Feb 192013
 

Last week I ran across a blog post by Axel Achten (B|T) that outlined a few reasons why you should not use SELECT * in queries.   In the post, Axel used the SQLQueryStress tool by Adam Machanic (B|T) to stress-test a simple query using SELECT * and SELECT col1, col2,...  This gave me an idea to use the same SQLQueryStress tool to benchmark a stored procedure that’s prefixed with sp_.

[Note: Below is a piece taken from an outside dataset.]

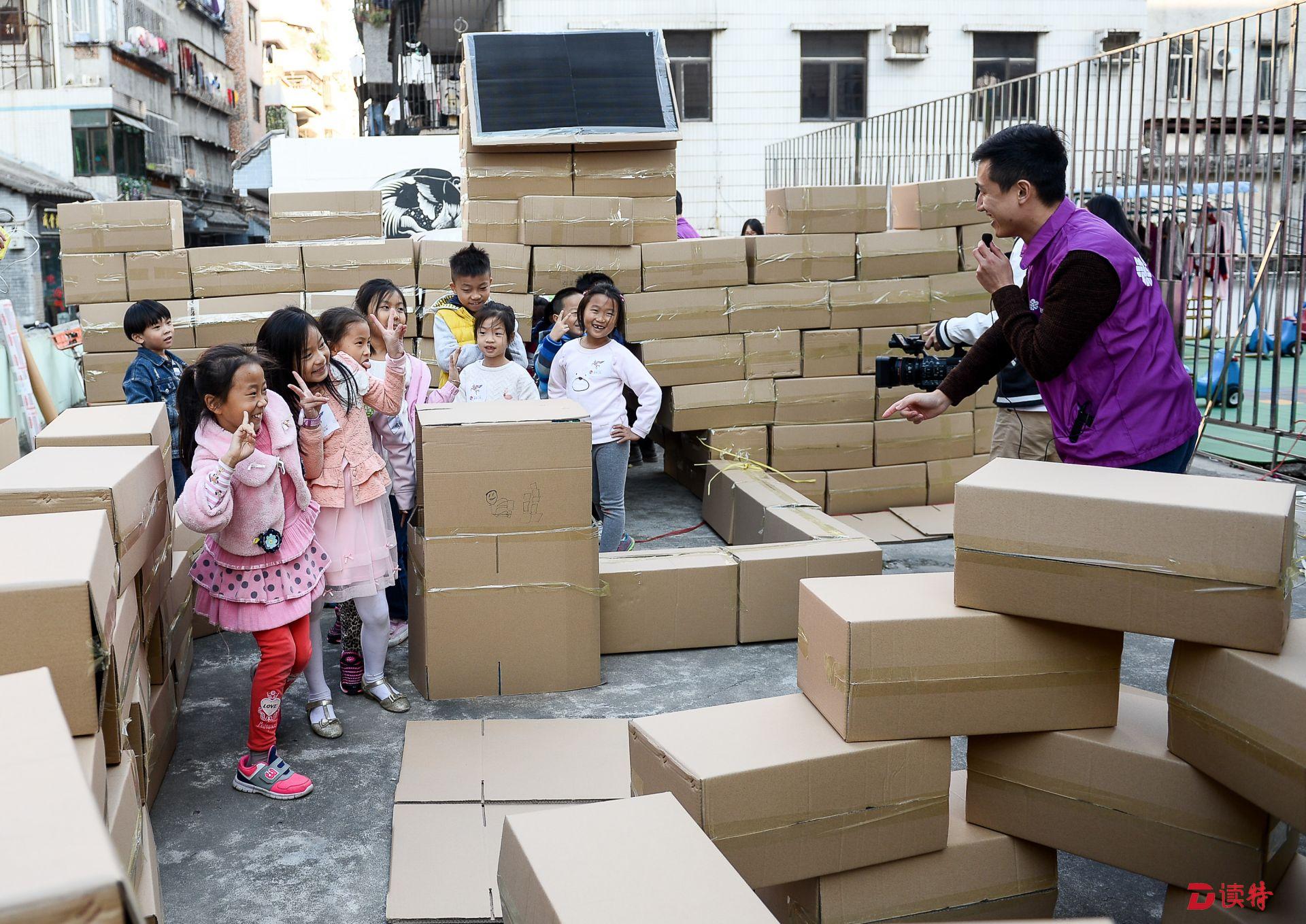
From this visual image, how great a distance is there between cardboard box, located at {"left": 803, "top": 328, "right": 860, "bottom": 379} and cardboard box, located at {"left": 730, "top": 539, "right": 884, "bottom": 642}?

All DBAs know, or should know, you should not prefix stored procedures with sp_.  Even Microsoft mentions the sp_ prefix is reserved for system stored procedures in Books Online.
I’m not going to discuss the do’s and don’ts of naming conventions.  What I want to know is there still a performance impact of using the sp_ prefix. 
For our test, we’ll use the AdventureWorks2012 database.  First we need to create two new stored procedures that selects from the Person.Person table.
USE AdventureWorks2012;
GO
CREATE PROCEDURE dbo.sp_SelectPerson AS SELECT * FROM Person.Person;
GO
CREATE PROCEDURE dbo.SelectPerson AS SELECT * FROM Person.Person;
GO

Next, we’ll clear the procedure cache, and then execute each procedure once to compile it and to ensure all the data pages are in the buffer.
DBCC FREEPROCCACHE;
GO
EXEC dbo.sp_SelectPerson;
GO
EXEC dbo.SelectPerson;
GO

Next, we’ll run execute each stored proc 100 times using SQLQueryStress and compare the results.

Total time to execute sp_SelectPerson was 3 minutes 43 seconds, and only 3 minutes 35 seconds to execute SelectPerson.  Given this test run was only over 100 iterations, 8 seconds is huge amount of savings.
We can even query sys.dm_exec_procedure_stats to get the average worker time in seconds and average elapsed time in seconds for each procedure.
SELECT
     o.name AS ‘object_name’
    ,p.execution_count
    ,p.total_worker_time AS ‘total_worker_time(μs)’
    ,(p.total_worker_time/p.execution_count)*0.000001 AS ‘avg_worker_time(s)’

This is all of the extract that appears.